E peraltro in tal modo non si terrebbe in debito conto quella piena responsabilità genitoriale che ambedue i partner (a prescindere dalla caratterizzazione omoaffettiva del loro legame) hanno liberamente deciso di assumere, ma alla quale non si darebbe in tal modo pratica ed effettiva attuazione, sotto tale particolare profilo.

Senza ignorare che la esclusione di tale provvidenza determinerebbe un’irragionevole disparità di trattamento rispetto alla situazione in cui il beneficio è riconosciuto al padre lavoratore in coppie composte da genitori di sesso diverso, in senso diametralmente contrario al principio di uguaglianza così solennemente sancito dalla nostra Carta costituzionale.

Torna pertanto in auge, per effetto della sentenza n. 115/2025,  il tema, certamente ancora tutto da sviscerare nell’ottica dei distinti livelli giuridico e sociologico, della legittima e plausibile sovrapposizione dei diritti (ma anche degli obblighi a questo punto, se si parla di responsabilità in senso pieno ) riferibili ai componenti delle coppe omogenitoriali (nel caso di specie femminili) rispetto a quelli vantati/assunti o che si intendano vantati/assunti nelle coppie eterogenitoriali.

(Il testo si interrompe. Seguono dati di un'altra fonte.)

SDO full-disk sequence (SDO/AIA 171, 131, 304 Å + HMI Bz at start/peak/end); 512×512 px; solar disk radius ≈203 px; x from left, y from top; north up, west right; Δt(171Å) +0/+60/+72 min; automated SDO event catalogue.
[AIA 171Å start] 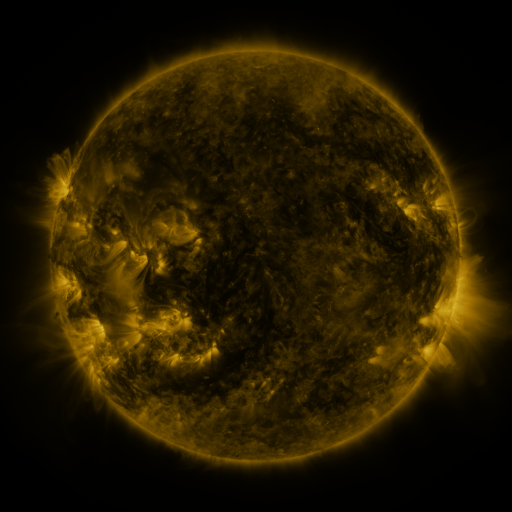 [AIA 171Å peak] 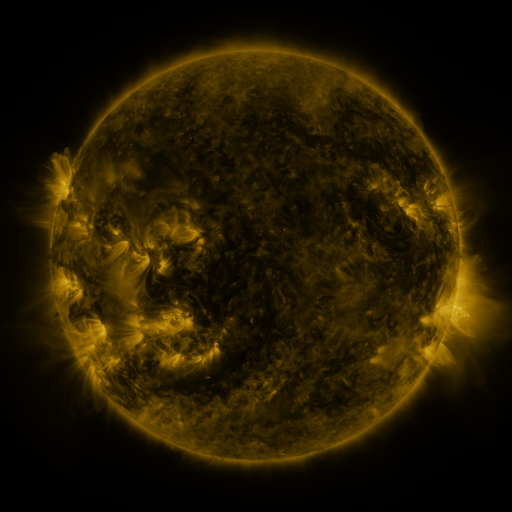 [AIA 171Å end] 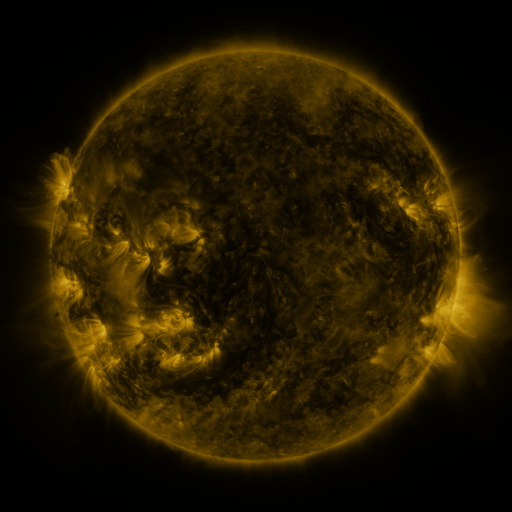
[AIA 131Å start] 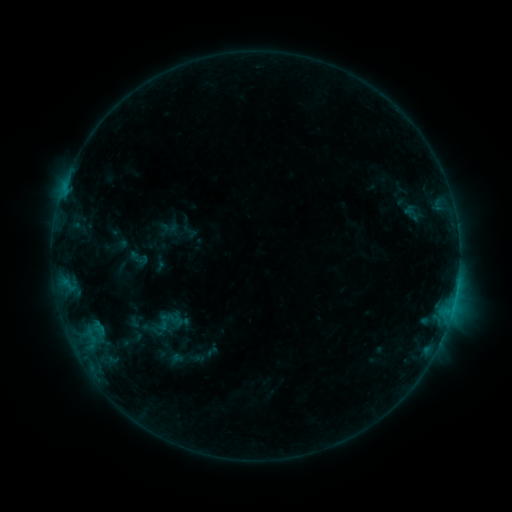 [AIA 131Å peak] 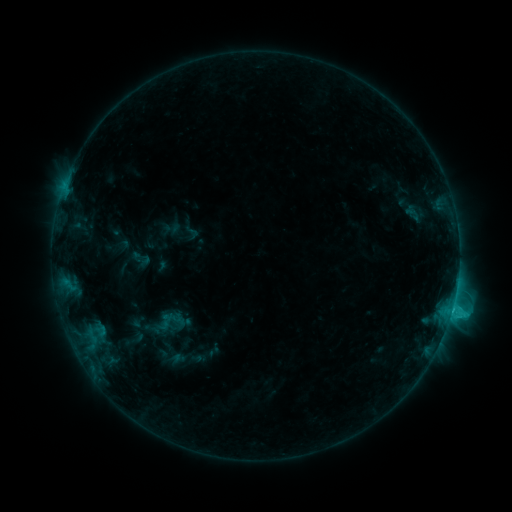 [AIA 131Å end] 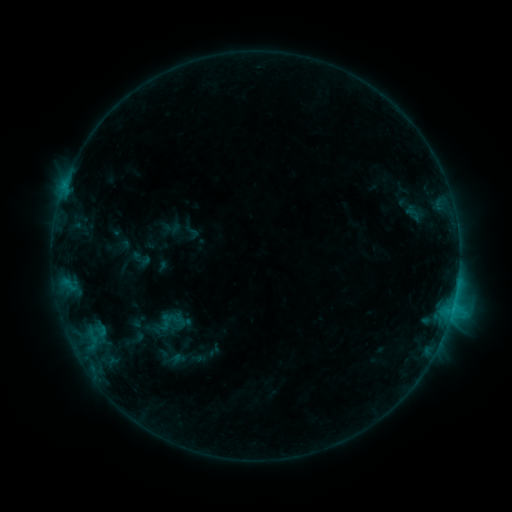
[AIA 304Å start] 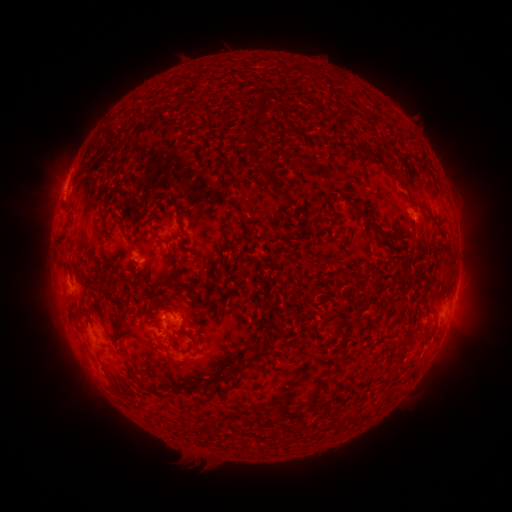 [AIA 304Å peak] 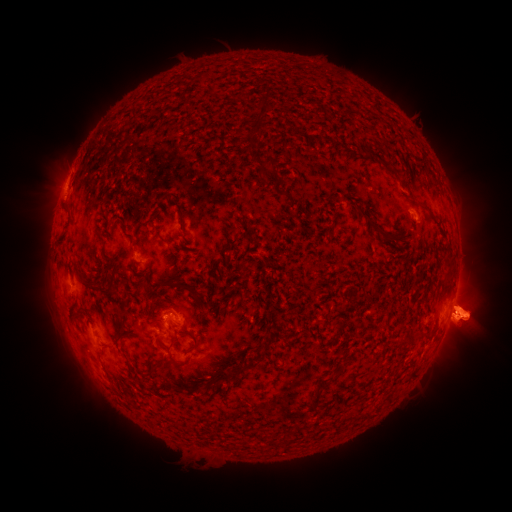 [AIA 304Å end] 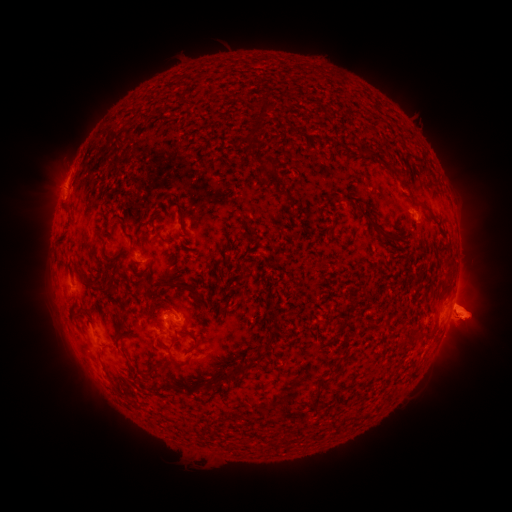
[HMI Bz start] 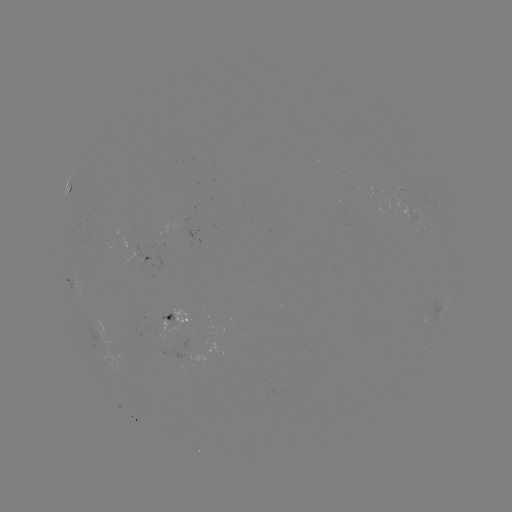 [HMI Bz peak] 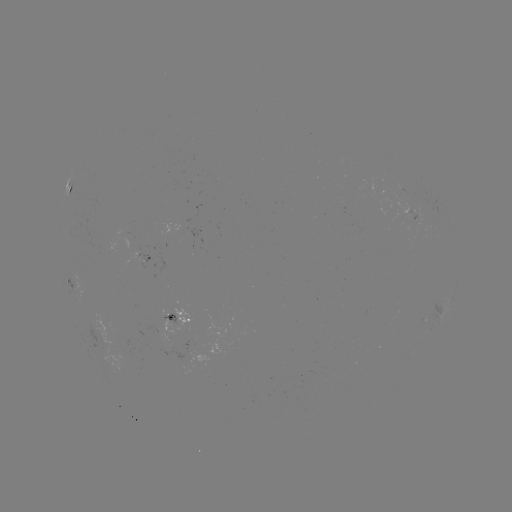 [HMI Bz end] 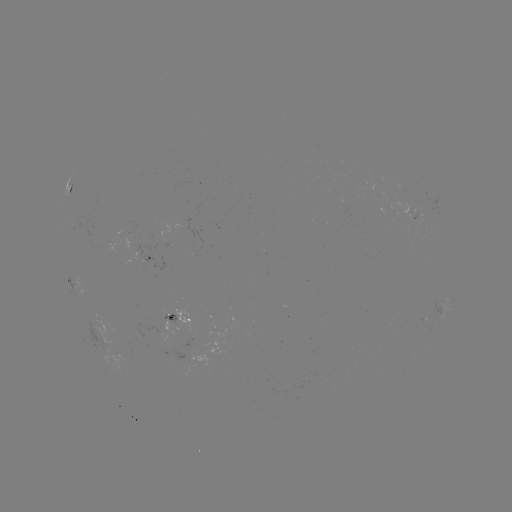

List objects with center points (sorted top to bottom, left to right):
emerging-flux region: (407, 213)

Sia la conformazione del diritto positivo interno quanto le fondamentali categorie sociologiche entro le quali quei diritti/obblighi sono definiti o definibili sono ancora troppo lontane dalle variegate vicende dell’agire e del ‘sentire’ sociale e dalle trame della quotidianità.

Forse non sarebbe inadeguato – ai fini di quanto sopra – perseguire, adottandone le movenze, quello stesso metodo valutativo utilizzato dai giudici della Corte Costituzionale incentrato, più che su categorie preconcette ed astratte, sulla natura degli interessi da privilegiare e da tutelare, dando risalto e rilievo a tutte quelle soluzioni, anche su di un piano legislativo e della più ampia di gestione nei rapporti tra Stato e cittadini, che consentano di porre quegli interessi in primo piano e indirettamente, quindi,  le persone cui essi sono realmente riferibili.